• _Exercise instructions_: Please copy the data word for word, from the line holding "Is floating debris, located" through the last line of the data, inclusive.

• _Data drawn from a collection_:
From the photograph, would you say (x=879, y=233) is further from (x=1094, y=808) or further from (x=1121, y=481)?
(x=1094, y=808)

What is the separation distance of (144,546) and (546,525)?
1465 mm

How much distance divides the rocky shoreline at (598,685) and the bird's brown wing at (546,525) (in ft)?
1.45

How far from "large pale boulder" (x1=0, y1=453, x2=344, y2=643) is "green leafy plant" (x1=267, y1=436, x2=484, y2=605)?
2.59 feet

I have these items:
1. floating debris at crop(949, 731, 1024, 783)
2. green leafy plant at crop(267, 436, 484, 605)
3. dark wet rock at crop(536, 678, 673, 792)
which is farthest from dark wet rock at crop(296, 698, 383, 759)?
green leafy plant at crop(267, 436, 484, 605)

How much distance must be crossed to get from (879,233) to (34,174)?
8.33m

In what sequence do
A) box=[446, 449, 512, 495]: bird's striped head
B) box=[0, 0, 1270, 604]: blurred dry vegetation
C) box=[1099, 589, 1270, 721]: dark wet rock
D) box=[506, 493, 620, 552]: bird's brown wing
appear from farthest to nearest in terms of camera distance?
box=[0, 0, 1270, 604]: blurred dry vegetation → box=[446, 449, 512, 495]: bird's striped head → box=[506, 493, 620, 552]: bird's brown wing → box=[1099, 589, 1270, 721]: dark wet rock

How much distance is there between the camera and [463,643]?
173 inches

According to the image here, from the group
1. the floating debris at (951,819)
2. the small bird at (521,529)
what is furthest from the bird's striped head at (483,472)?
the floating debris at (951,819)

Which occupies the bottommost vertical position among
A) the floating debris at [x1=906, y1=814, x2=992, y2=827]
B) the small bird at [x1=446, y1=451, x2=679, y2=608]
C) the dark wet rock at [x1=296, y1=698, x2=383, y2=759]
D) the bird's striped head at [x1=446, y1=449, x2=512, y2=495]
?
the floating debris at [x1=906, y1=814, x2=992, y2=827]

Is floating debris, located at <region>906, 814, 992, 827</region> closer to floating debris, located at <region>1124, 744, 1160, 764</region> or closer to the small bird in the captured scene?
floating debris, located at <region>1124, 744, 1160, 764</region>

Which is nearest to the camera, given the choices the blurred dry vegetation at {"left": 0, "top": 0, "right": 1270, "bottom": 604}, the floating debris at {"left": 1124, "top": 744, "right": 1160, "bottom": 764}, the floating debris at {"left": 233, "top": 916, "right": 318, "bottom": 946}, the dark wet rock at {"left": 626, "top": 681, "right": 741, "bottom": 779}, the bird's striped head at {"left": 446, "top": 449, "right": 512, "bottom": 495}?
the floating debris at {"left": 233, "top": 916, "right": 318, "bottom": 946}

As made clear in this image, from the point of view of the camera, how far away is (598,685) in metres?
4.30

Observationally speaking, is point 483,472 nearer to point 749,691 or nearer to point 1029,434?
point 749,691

• _Task result_:
Is floating debris, located at <region>906, 814, 992, 827</region> closer to floating debris, located at <region>1124, 744, 1160, 764</region> or closer to the small bird in the captured scene?
floating debris, located at <region>1124, 744, 1160, 764</region>

Which is nearest to the camera, given the choices the blurred dry vegetation at {"left": 0, "top": 0, "right": 1270, "bottom": 604}, the floating debris at {"left": 1124, "top": 744, "right": 1160, "bottom": 764}, the floating debris at {"left": 233, "top": 916, "right": 318, "bottom": 946}, the dark wet rock at {"left": 626, "top": 681, "right": 741, "bottom": 779}, the bird's striped head at {"left": 446, "top": 449, "right": 512, "bottom": 495}?
the floating debris at {"left": 233, "top": 916, "right": 318, "bottom": 946}

As made clear in this image, from the point of view of the camera, how far away is (598,685) in metres?
4.30

Observationally speaking, is point 483,472 nearer to point 749,691 or nearer to point 1029,434?
point 749,691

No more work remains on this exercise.